There's not a lot of thought into the nuts and bolts of the education itself and how that education is provided. You can't really address the costs of yeshiva education unless you have a clear idea of why you even exist and what you're trying to provide. The de facto nature of yeshiva education prevents this kind of serious discussion.
He'Atid is opening up a preschool next year, yet has an exec director on site, principal, educational consultant and blended learning consultant on payroll. At that rate, when K - 8, they may have double admins than any existing yeshiva [sure, if people donate 2-3 million a year, your tuition may stay flat or modestly increase]. If the yeshivas that have been around paint their walls or raise money, they are fleecing our community's members. Can we please have impartial, unbias posts?
I seem to have offended a lot of people with the word Shnorrer. I'll take that off. I wasn't trying to disparage anyone or any school I was just raising questions about whether or not it was worth the money & what prompted the schools to all add this position within the last few years.

I have questioned He'atid's finances before (see the 2nd post in the archives) and I continue to do so.

Bias - I don't believe those consultants are on the payroll. They are paid as consultants, by the hour. And they don't have an executive director on site either. Ora's title is "Director of Business and Operations." So the only admins are her and Rabbi Gralla. We'll see if they can keep payroll down as they grow.

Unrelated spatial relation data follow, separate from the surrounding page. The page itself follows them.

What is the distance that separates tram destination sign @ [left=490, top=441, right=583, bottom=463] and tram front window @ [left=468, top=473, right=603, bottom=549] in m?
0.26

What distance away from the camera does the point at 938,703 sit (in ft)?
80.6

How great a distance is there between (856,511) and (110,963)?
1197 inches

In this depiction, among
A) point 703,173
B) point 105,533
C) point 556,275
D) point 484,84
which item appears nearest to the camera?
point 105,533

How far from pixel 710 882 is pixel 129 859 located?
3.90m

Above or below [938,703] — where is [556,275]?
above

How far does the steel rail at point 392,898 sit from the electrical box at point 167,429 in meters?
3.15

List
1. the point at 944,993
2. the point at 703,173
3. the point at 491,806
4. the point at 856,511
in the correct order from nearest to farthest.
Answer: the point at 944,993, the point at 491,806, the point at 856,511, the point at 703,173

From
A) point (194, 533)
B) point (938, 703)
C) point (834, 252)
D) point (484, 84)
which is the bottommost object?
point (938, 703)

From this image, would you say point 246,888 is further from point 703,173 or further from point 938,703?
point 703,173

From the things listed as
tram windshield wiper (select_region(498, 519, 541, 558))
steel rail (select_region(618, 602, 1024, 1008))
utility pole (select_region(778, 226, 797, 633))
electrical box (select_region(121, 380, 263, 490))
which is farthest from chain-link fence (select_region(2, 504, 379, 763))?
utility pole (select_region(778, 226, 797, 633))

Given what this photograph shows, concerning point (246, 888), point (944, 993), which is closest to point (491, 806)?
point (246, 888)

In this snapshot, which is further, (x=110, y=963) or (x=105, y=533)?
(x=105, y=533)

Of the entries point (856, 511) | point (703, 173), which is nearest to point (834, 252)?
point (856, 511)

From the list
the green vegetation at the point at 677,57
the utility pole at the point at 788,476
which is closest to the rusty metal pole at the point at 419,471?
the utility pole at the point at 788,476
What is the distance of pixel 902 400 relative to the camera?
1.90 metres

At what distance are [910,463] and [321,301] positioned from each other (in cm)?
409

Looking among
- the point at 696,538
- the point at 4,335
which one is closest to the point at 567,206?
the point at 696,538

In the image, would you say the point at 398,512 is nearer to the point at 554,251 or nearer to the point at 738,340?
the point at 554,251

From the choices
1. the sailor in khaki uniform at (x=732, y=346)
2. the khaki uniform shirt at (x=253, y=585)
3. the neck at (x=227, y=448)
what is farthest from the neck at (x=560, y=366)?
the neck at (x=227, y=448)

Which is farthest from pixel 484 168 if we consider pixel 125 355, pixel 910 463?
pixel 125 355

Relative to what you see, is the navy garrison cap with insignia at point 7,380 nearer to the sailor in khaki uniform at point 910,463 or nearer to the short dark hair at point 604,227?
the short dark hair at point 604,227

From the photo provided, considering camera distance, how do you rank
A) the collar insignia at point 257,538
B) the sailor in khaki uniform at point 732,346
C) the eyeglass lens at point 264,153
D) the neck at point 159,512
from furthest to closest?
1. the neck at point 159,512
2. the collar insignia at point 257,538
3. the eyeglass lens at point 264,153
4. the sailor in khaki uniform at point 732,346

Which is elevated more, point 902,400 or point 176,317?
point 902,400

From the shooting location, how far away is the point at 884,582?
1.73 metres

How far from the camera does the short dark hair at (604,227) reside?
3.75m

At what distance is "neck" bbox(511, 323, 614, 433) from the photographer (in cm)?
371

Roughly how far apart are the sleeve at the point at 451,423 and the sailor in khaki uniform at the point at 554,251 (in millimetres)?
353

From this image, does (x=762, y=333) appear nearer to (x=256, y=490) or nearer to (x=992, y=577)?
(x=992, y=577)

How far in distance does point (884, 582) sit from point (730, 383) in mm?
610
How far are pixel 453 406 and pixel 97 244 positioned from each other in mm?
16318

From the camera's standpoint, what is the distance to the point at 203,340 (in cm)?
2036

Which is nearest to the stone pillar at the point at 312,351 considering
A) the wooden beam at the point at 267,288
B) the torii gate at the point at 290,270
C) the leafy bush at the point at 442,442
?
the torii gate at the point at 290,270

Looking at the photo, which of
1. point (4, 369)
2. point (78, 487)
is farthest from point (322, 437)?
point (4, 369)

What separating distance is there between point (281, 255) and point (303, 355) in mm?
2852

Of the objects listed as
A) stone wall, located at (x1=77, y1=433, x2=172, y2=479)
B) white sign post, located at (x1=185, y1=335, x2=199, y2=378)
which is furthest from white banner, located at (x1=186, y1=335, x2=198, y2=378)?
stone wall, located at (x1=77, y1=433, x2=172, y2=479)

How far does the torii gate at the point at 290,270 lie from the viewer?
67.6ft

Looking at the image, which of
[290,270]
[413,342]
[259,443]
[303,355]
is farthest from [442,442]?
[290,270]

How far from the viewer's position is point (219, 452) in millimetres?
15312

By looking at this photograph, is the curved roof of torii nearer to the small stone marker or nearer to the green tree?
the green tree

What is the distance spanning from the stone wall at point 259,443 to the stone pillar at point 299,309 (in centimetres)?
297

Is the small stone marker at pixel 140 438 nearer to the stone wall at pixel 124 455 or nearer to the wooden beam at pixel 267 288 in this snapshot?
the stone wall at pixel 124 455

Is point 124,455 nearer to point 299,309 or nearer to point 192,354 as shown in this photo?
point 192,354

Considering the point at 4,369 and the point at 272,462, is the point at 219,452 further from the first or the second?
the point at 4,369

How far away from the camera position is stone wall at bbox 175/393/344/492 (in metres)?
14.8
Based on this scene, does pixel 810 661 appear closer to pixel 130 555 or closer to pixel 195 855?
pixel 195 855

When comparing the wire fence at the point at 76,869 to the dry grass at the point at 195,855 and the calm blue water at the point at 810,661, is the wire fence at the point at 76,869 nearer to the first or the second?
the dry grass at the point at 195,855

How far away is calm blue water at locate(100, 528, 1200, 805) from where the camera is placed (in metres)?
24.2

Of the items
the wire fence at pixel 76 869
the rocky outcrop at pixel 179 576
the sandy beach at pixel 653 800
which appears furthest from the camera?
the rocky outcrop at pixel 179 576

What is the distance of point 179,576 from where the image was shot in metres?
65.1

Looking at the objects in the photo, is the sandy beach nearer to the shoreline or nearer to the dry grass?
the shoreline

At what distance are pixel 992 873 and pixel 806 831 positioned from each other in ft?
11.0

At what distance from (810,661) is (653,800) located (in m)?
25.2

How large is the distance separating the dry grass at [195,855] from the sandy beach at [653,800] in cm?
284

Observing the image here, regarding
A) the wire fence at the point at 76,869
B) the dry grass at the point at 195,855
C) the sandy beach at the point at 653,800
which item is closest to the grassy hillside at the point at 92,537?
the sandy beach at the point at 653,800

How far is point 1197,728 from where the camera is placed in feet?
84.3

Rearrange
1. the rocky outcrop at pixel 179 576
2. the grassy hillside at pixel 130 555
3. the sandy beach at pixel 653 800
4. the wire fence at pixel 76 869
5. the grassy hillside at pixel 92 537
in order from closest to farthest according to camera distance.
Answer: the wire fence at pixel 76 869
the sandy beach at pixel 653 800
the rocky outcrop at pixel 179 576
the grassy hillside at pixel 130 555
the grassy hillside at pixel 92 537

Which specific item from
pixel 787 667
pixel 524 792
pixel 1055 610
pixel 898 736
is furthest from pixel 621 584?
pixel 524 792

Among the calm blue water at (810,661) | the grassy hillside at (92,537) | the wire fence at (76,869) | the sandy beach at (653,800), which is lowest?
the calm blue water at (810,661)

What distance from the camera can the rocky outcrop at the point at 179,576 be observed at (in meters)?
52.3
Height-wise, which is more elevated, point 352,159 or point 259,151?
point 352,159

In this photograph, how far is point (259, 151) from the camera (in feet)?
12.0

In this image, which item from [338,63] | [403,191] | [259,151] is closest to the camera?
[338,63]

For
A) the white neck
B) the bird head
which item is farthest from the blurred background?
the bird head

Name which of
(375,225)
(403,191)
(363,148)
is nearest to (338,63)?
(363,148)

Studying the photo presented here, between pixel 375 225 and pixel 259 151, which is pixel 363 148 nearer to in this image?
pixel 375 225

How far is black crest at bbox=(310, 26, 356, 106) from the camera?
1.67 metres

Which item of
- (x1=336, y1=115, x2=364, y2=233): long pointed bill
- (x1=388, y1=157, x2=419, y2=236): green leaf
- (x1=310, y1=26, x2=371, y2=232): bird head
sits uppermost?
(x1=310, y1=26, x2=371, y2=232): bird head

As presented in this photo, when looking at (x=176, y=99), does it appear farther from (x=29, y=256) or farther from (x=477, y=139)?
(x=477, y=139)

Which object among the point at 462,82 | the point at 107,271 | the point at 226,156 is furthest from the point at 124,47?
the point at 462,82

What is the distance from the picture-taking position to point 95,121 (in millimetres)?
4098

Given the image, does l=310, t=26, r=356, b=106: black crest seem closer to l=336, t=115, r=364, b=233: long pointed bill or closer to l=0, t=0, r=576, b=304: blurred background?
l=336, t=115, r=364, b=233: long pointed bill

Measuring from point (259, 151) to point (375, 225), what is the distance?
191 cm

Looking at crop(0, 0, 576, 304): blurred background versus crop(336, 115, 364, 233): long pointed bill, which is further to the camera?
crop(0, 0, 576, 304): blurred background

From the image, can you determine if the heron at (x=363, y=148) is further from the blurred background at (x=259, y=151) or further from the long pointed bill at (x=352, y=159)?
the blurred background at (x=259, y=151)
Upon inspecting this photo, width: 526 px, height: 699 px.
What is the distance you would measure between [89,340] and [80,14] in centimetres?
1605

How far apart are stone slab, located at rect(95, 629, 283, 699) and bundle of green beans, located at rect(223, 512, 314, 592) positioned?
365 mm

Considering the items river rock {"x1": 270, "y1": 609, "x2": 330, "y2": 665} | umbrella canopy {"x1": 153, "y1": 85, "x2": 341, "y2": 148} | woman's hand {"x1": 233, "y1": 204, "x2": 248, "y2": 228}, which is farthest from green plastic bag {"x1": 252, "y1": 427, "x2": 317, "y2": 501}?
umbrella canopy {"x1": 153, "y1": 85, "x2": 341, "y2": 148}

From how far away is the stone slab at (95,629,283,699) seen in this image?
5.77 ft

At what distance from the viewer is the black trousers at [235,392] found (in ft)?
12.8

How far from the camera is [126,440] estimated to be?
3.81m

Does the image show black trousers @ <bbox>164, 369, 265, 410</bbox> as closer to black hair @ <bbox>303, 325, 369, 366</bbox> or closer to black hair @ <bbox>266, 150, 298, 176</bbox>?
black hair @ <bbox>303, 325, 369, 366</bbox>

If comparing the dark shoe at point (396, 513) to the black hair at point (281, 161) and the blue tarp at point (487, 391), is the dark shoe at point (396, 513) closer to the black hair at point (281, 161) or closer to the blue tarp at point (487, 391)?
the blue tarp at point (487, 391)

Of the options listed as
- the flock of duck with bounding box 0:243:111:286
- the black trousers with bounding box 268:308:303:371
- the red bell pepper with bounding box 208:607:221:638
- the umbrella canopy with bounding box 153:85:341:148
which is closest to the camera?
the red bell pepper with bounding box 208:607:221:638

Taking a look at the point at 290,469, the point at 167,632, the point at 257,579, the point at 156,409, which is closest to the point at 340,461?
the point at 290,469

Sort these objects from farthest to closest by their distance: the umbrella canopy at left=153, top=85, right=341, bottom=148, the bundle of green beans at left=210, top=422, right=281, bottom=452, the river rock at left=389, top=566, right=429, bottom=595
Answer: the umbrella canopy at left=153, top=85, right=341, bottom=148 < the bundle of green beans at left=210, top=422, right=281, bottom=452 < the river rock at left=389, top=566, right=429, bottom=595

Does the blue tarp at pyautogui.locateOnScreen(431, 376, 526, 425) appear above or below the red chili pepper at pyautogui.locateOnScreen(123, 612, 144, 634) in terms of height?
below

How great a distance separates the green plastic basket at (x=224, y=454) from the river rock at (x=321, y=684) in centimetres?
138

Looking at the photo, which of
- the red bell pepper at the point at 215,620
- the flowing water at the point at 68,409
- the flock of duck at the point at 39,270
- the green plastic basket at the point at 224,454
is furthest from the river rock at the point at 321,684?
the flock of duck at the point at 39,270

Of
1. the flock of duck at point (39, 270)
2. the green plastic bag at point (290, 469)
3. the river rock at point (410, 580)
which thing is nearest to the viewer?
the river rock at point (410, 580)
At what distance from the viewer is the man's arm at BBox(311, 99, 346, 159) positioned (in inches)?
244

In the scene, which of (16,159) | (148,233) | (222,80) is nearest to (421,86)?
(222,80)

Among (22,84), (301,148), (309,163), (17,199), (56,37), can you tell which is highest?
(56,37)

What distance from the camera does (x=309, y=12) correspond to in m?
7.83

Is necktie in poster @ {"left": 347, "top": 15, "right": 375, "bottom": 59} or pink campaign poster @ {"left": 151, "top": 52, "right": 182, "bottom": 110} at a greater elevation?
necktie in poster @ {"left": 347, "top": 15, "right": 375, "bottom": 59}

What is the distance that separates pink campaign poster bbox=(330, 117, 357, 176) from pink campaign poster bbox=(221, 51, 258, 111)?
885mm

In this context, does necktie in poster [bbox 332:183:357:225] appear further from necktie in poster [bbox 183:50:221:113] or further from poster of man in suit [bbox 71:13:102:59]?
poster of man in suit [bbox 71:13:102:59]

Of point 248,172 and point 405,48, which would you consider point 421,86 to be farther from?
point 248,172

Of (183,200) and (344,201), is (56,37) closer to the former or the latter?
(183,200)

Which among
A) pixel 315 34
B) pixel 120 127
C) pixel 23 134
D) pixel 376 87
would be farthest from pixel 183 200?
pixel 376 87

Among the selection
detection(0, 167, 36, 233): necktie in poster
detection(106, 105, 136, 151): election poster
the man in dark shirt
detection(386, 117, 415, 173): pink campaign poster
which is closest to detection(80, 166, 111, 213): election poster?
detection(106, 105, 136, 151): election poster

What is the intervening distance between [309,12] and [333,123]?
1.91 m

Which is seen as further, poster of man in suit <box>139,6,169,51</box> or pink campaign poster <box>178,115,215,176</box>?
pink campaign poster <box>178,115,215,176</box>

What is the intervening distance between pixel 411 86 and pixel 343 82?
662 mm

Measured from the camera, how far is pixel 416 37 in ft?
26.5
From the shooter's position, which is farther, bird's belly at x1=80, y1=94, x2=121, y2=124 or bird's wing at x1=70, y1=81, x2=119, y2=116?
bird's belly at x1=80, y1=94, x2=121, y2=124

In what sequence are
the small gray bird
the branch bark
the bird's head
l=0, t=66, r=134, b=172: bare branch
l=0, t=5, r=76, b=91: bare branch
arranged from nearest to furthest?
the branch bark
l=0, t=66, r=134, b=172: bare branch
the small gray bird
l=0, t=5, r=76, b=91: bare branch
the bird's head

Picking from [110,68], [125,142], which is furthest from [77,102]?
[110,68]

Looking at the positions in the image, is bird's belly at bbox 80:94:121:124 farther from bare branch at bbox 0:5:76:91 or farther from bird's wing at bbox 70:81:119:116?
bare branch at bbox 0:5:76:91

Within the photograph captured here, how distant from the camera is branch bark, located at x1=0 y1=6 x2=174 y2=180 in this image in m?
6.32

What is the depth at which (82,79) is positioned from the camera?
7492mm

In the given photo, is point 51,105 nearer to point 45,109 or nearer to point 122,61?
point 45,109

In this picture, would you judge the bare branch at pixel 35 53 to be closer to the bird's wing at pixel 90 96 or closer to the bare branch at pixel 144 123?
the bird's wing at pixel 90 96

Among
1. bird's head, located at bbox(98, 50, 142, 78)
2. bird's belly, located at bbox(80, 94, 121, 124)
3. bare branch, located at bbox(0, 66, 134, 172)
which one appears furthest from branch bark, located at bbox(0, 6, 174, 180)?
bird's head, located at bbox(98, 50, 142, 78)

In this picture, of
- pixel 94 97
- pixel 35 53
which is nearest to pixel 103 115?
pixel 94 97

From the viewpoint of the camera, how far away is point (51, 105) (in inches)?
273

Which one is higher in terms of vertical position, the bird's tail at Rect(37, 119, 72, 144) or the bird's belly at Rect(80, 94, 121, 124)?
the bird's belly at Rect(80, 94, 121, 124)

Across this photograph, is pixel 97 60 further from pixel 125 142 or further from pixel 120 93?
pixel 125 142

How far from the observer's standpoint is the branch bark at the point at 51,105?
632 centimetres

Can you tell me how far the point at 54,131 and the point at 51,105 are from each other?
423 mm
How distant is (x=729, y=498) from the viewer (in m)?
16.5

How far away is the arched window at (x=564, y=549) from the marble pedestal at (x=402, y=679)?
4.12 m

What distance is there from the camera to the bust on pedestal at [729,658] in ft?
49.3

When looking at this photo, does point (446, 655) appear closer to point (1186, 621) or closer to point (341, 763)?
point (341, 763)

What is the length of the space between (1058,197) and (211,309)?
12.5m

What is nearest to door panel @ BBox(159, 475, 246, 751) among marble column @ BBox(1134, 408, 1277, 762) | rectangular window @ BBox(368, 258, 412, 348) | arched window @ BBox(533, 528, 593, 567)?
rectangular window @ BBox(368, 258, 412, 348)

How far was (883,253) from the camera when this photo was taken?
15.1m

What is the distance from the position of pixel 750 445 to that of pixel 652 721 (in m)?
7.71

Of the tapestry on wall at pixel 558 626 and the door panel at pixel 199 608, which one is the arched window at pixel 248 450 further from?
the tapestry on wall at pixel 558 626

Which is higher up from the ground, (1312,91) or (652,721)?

If they start hiring excessively I will be the first to criticize them.
Are we going to split hairs with 1099 vs. w-2? Director of Business and Operations is not an admin? When 9 teachers are completely lost with the "system" in week #4, and they have video conferences with the hybrid consultant, or fly her in for 1-2 weeks, who cares if she is being paid via w-2 or 1099? It is a COST and part of budget. The fact she works for others as well does little in calculating number of professionals being paid for a PK - 1 program with NO classroom involvement. I am not anti-He'Atid or any yeshiva. Jury is still out on how He'Atid will perform. But we must say it like it is.
1 reply · active 667 weeks ago
Point is not the 1099. Point is its not a full time job. Not sure how much in total they are being paid per year but its much less than a full time admin & the number of hours they have to work every year should go down as they get their methods down pat.

Director of Business is certainly an admin but that is only 2 admins for a school with 120 or so kids.
-YD
120 Students should require 6 teachers at a 20:1 ratio, or 8 teachers at a 15:1 ratio.

Admins don't manage students, they manage teachers.

That is a 3:1 or 4:1 staff:management ratio... that's management heavy.

That said, I don't see how you can do a school without two admins, educational and business/operations. The question is, when they grow to 600 students, are they still @ 2 admins, have they grown to 4 admins (2 assistants to those 2), or are they at 8 like most day schools, a dean, 2 principals at high school and elementary, an early childhood principal, an operations person, and an admissions person.
I actually think they NEED a 3rd admin - an early childhood director.

Minimum of 100 of those kids are at the EC level, an age that Rabbi Gralla has no experience whatsoever with. He is leaving up to the teachers to tell him what they need/want and the teachers will not have adequate support for dealing with EC specific issues. Its bottom up instead of top down.

Parents don't seem to care because Rabbi Gralla is such a great guy, which he is. But that still doesn't make him qualified to create and implement an early childhood program.
conservativescifi's avatar

conservativescifi · 667 weeks ago

Back to the Development Director, my synagogue has hired Development Directors and they are expressly told that the first year, they should make their salary in "additional" fundraising above what we already get. In the second year, they should significantly exceed their salary, preferably doubling it.